Look for it when school starts this fall.
Texas lawmakers who left town recently after cutting public education and doing little to fix school funding disparities have guaranteed another school finance lawsuit, according to educators and lawyers involved in the case.
They expect to file a lawsuit later in September.
“There’s going to be litigation. The timing of it is really nothing more than putting together the case. We’re still analyzing all the impact of the mess that they passed,” veteran school finance lawyer Randall “Buck” Wood said.
School superintendents across Texas are “very frustrated,” said John Folks, superintendent of San Antonio’s largest district — Northside ISD — and a respected veteran among the state’s school leaders. Folks is past president of the Texas Association of School Administrators.
Folks sees litigation as a certainty: “If the only option that school districts have to force the Legislature to do what is right — as far as public education is concerned — is a lawsuit, that’s pretty sad.”
Another topic we discussed on that Houston 8 episode I was on was school finance. The mantra Sen. Dan Patrick repeated was that school districts supported the legislation that allowed them to do things like reduce teacher salaries. He’s right about that, but I hope this makes it clear that school districts were not supportive of the rest of the things they did. Lord knows they have no reason to be.
The lowest 10 percent funded school districts in Texas average $5,246 per student from a tax rate averaging $1.15, according to the Equity Center, an Austin-based consortium of nearly 700 Texas school districts. In contrast, the top 10 percent funded Texas school districts average $7,742 per student from an average tax rate of $1 per $100 of property valuation.
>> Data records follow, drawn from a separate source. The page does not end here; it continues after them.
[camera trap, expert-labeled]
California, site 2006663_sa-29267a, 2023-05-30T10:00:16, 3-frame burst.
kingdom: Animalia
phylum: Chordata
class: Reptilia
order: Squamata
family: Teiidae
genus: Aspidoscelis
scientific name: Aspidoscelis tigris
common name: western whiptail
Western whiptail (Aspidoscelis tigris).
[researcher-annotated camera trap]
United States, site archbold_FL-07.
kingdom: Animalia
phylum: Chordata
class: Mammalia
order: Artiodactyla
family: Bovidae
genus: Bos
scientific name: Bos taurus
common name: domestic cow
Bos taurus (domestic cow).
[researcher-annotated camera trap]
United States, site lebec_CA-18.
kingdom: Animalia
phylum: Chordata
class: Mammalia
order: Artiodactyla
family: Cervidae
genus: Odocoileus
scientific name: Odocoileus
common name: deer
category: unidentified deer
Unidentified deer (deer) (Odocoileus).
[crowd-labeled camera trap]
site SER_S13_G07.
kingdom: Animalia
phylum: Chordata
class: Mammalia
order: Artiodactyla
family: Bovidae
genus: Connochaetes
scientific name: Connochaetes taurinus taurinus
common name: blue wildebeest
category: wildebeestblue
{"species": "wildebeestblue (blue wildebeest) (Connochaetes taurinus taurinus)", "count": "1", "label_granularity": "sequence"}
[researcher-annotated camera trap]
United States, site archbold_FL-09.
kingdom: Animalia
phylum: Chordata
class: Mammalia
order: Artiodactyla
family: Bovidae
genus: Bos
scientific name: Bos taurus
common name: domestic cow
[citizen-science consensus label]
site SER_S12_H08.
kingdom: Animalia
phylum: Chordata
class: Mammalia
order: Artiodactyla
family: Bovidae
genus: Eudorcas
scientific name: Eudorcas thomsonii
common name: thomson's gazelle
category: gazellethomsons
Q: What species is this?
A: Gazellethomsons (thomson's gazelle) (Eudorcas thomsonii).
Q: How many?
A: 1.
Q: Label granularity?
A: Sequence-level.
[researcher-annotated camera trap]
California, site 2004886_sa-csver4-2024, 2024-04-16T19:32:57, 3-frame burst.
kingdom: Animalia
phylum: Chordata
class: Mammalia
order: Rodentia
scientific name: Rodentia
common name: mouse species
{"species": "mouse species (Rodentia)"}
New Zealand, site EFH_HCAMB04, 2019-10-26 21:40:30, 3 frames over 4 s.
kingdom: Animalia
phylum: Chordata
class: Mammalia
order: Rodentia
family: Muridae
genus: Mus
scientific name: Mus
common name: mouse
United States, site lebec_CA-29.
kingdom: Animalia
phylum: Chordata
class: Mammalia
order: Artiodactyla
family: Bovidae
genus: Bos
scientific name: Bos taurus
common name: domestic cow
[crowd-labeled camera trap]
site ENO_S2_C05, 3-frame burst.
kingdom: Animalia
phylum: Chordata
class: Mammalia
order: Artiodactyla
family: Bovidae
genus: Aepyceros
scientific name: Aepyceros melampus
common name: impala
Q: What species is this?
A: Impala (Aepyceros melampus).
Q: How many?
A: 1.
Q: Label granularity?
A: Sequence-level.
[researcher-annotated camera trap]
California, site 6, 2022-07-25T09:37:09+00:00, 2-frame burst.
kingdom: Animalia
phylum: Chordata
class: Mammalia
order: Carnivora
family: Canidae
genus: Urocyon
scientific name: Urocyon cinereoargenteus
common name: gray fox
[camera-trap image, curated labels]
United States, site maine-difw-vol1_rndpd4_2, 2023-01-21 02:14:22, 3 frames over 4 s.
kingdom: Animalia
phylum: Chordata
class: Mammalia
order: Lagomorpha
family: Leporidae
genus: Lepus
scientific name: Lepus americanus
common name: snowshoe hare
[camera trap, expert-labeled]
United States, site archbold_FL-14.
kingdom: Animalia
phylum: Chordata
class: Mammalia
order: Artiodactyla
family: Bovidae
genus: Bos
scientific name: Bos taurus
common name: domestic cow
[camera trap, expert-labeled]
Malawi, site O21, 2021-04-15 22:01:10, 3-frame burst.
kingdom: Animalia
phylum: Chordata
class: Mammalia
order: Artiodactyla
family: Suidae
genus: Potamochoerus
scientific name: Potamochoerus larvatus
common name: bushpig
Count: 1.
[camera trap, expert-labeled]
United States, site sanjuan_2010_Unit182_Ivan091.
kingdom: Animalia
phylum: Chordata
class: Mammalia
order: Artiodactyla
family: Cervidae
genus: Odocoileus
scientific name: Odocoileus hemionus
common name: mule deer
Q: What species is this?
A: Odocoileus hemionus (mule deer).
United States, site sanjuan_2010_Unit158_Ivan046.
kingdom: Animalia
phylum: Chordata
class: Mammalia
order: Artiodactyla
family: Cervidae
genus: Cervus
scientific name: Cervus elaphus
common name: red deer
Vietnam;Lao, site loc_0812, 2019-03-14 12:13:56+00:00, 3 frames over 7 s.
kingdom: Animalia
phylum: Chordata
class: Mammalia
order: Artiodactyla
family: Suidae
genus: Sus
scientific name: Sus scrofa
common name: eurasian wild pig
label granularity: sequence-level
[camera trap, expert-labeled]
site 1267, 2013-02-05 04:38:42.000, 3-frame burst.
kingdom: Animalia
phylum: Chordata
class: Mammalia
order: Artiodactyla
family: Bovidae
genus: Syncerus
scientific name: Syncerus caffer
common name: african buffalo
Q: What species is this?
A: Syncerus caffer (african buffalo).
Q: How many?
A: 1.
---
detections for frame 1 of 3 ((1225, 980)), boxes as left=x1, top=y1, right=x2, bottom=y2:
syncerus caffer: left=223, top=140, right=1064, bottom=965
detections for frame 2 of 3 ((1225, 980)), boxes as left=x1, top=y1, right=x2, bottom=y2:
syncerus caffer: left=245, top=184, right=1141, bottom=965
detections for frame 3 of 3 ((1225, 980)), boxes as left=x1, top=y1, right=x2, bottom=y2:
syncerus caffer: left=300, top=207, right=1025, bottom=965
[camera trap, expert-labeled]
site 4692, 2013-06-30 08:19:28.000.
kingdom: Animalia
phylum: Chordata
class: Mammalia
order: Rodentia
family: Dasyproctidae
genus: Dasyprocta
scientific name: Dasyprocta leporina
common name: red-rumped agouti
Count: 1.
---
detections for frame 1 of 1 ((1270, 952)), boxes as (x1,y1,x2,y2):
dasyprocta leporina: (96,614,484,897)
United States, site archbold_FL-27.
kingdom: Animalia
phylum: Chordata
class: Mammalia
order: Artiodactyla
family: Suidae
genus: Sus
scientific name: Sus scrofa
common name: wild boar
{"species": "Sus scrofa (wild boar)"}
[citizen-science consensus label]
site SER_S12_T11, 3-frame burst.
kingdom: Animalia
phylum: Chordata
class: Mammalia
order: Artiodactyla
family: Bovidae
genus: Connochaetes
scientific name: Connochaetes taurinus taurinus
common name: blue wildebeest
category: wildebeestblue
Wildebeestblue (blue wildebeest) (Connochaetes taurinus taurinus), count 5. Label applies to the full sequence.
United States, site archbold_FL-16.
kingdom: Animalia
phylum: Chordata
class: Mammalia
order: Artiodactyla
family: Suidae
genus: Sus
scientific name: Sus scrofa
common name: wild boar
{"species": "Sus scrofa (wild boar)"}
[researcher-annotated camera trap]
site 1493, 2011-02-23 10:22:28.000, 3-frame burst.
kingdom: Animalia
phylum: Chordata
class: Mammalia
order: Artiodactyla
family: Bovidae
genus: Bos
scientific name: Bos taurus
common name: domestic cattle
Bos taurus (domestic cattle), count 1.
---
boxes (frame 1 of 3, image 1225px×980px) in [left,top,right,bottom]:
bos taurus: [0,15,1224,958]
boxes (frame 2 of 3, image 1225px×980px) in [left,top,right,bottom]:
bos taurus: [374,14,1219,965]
Simply put, the state’s lesser funded school districts get about $2,500 less per student than the wealthiest districts, despite being forced into levying much larger tax rates.
The system is irrational, unfair, unequal and inefficient, lawyers say.
And they complain that state leaders and legislators willfully ignored the problem.
[…]
Humble ISD is one of about 220 school districts that have hit the maximum school operations tax rate of $1.17 (per $100 of property valuation) and cannot increase revenue.
The district’s administrators have made cuts every year for most of the past decade and now face “even more devastating cuts,” spokeswoman Karen Collier said: “Our backs are truly against the wall.”
The district must accommodate an additional 1,000 children every year.
School districts no longer reap the benefit of property value increases. Increased local property values results in school districts getting less state school funds.
“There’s no way to win. It’s a losing battle,” Collier said. “We’ll go to court.”
Everybody agrees that the Lege did not provide funding to accommodate the continued growth in public school enrollments. We all know that the Lege didn’t come close to addressing the structural deficit caused by the 2006 property tax cut, which will be a big driver of the next deficit. This lawsuit may eventually force a change in how the Legislature addresses school funding, but then it was the last lawsuit that led to the 2006 changes, and we see where that has gotten us. The only way this will truly change is with a different mindset in the Legislature, and that’s going to require throwing a bunch of the current members out. If you want something different, you cannot vote for those who are part of the problem.
One factor that is always ignored in the Equity Center’s numbers is the amount of Federal dollars received. The top 10% received next to nothing in Federal aid while the bottom 10%, from the numbers I am aware of, received as much as 25% of their budget in Federal aid, none of which is included in the $5,246 per student quoted.
In our sparsely populated district, class room size is usually 12 to 15 students (which has more to do with performance than the money), we have few economies of scale to help make our cost more efficient and yet, thanks, to the Courts we measure cost by student and not by classroom.
Our district, geographically, is one of the largest in the state (830 sq miles) and also is one of the wealthiest (approximately $700 million tax base) per student (202). And our free and reduced lunch program feeds about half of our students. We have one Arts class, no band, foreign language are by virtual classroom, and we pay our teachers $5,000 over base. Our tax rate is $1.07 and $1.00 of that is set by the Legislature. We receive about $3,000 in Federal funds. We are required to purchase education credits which amount to about 2/3rds of our budget.
Last, Buck Wood has made a very nice living suing Texas.